= Elisabeth R. Finch =

American television writer

Elisabeth R. Finch (born March 1978) is an American television writer best known for her work on the series True Blood and Grey's Anatomy.

Finch gained public notoriety for her abrupt resignation from Grey's Anatomy, which was prompted by an investigation into a series of lies that she told about her personal and medical history.

== Career ==
Finch began her career by writing a short film entitled Looking for My Brother, released in 2006. She was then hired as a writers' assistant on True Blood in 2008. She worked on True Blood until 2010 and was credited as a writers' assistant on 17 episodes, as an assistant to writers on five episodes, and as a writer on three episodes.

She wrote two episodes for the first and only season of No Ordinary Family, which aired on ABC from 2010 to 2011. In 2012 she began working on The Vampire Diaries and was credited as a story writer on six episodes, story editor on two episodes, and executive story editor on 15 episodes. Coworkers reportedly gave her the nickname "Vampire Girl" as a joke referencing the niche she had established working on True Blood and The Vampire Diaries during her early career.

In 2015, Finch began working on Grey's Anatomy as a writer and producer.
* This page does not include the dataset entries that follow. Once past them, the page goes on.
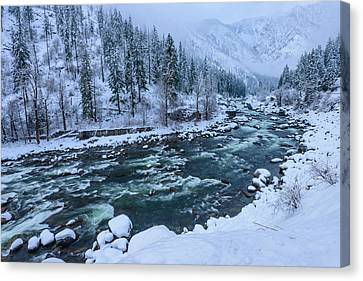 Winter Playground Canvas Print by Dan Mihai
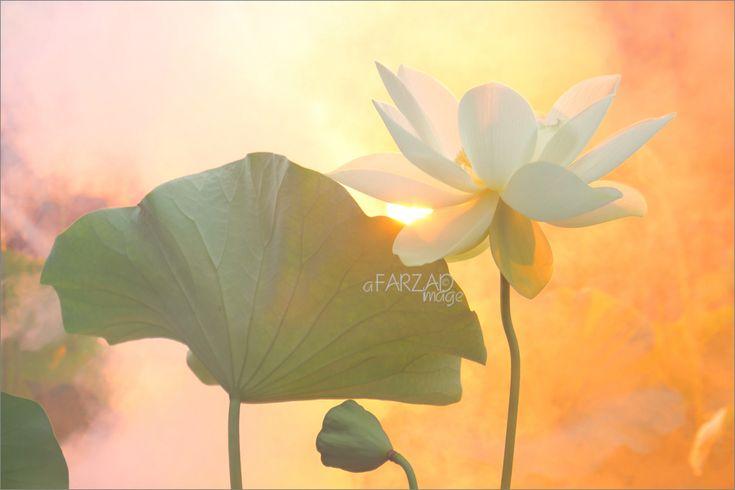 https://flic.kr/p/q82Req | Lotus Flower Paintings / images using Akvis Oil Paint Filter | Lotus Flower - Akvis Oil Paint Filter - akvis.com/en/oilpaint/index.php DD0A9716-ls5-1000 Lotus Flower Paintings / images using Akvis Oil Paint Filter
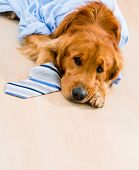 Cute dog in a business suit looking very tired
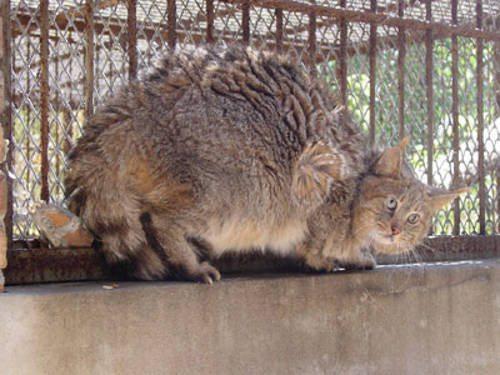 Китайский кот в неволе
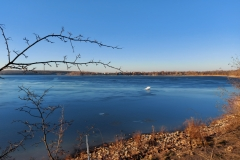Kulkwitzer See - Nordufer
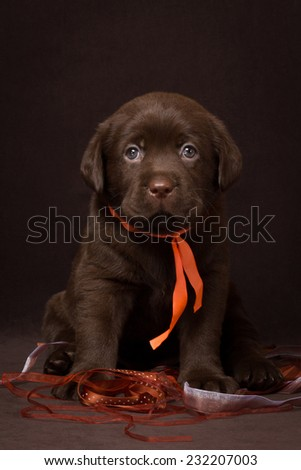 Chocolate labrador puppy sitting on a brown background. - stock photo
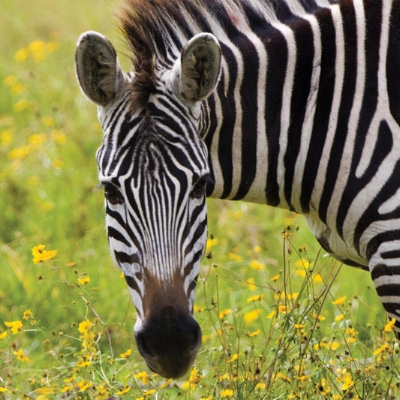 Southern Africa tours from $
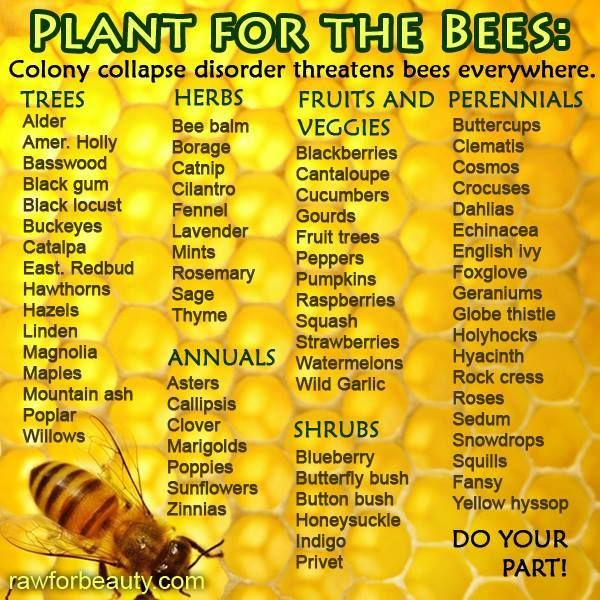 Farm Fairy Crafts On Twitter Save The Bees Plant Bee Friendly Plants Avoid Pesticides You Can Help Savebees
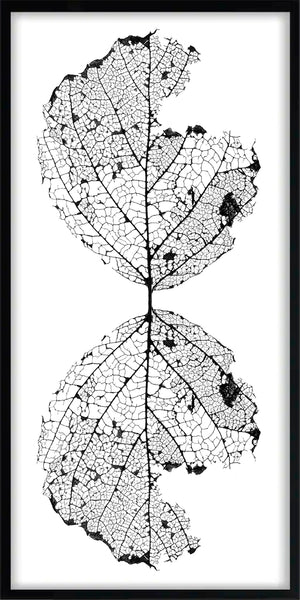 Black and white photograph of a barren leaf skeleton reflected vertically to create a graphic stylized wireframe image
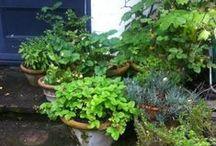 • Garden •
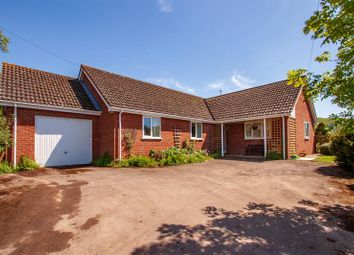 Thumbnail 3 bed bungalow for sale in Walford, Ross-On-Wye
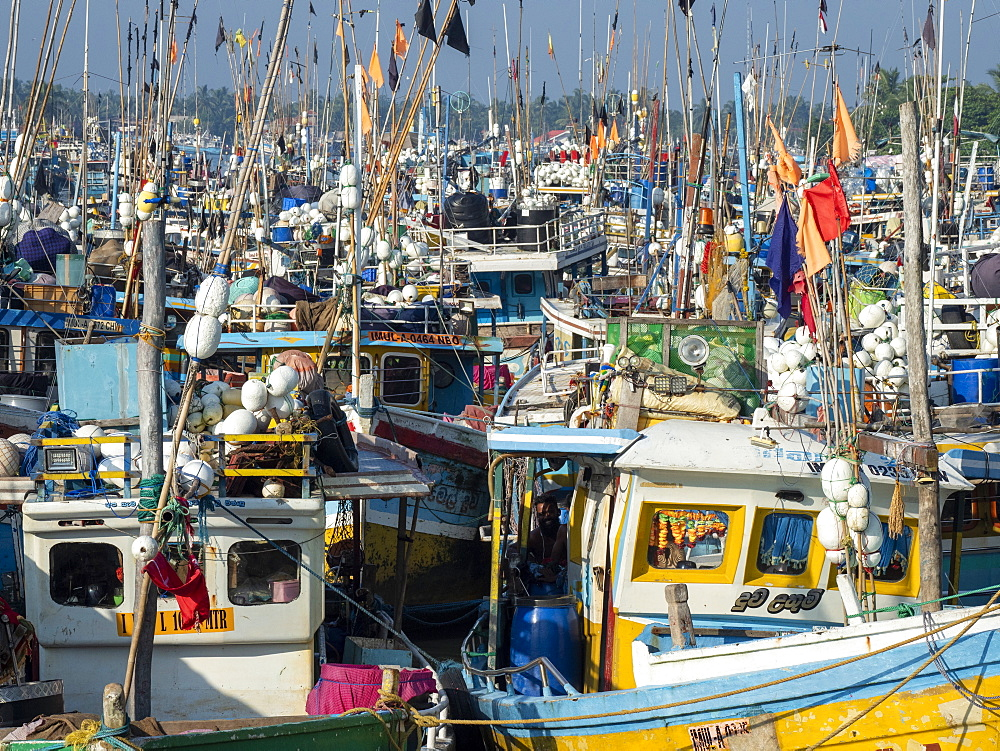 The fishing fleet at harbor near the Negombo fish market, Negombo, Sri Lanka, Asia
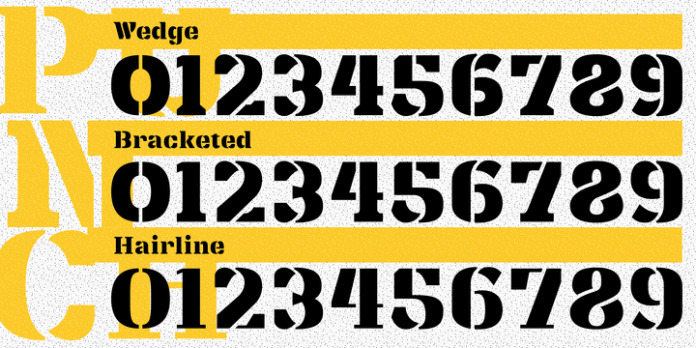 Punch Pro Font Family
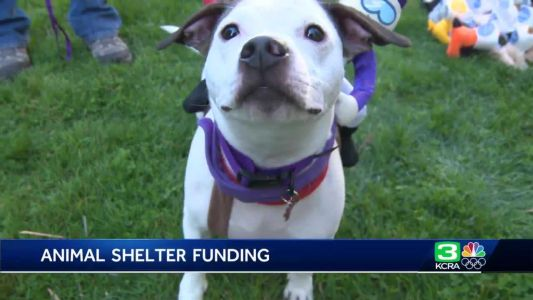 Why animal advocates say California shelters need more funding
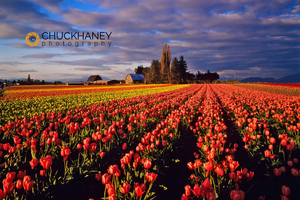 Commercial Tulip Field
She wrote 13 episodes and produced a total of 172 episodes before she departed from the series. Finch was also a guest actor in the Grey's Anatomy season 15 episode "Silent All These Years", in which she played the role of Nurse Elisabeth. Finch was offered a position in the writers' room at Grey's Anatomy following the publication of a piece that she had written for Elle in 2014 about her diagnosis with chondrosarcoma and her experience working as a television writer while undergoing cancer treatments. It has been reported that the chondrosarcoma diagnosis and subsequent story arc of the character Dr. Catherine Avery, played by Debbie Allen, was inspired by Finch's supposed medical history.

== Controversy ==
Throughout her time working in the writers' room at Grey's Anatomy, Finch wrote a series of essays about her personal medical struggles in publications including Elle, The Hollywood Reporter, and Shondaland. In these articles, she shared stories about her purported diagnosis with chondrosarcoma (a rare bone cancer), having an abortion while undergoing chemotherapy, losing a kidney, and undergoing a knee replacement due to misdiagnosis. Finch's medical history was never verified by any of the publications and she confessed to her then-wife Jennifer Beyer that none of these stories were true when Beyer confronted her over some inconsistencies.

Finch had altered her appearance to appear sick while working on Grey's Anatomy and used stories about her medical diagnoses to gain accommodations at work, including deadline extensions and periods of absence. Finch also reportedly made allegations that her brother abused her as a child, that he died by suicide, and that she cleaned up the remains of a friend who was killed in the Tree of Life synagogue mass shooting.

In March 2022, it was reported that Disney, a Shondaland affiliate at the time, had opened an investigation into Finch's falsehoods. The investigation was prompted when Beyer contacted Disney and Shondaland with information that she had uncovered about Finch's past. During Disney's investigation, Finch refused to provide medical documentation or undergo an independent medical evaluation to substantiate her claims, and she was subsequently placed on administrative leave on March 17, 2022. Finch formally resigned shortly after and the investigation ended.

In December 2022, Finch released a formal statement confessing that she never had cancer. Finch also admitted that her brother had not died by suicide and is currently living in Florida.

In October 2024, Peacock released Anatomy of Lies, a three-part docuseries about Finch's career and controversy.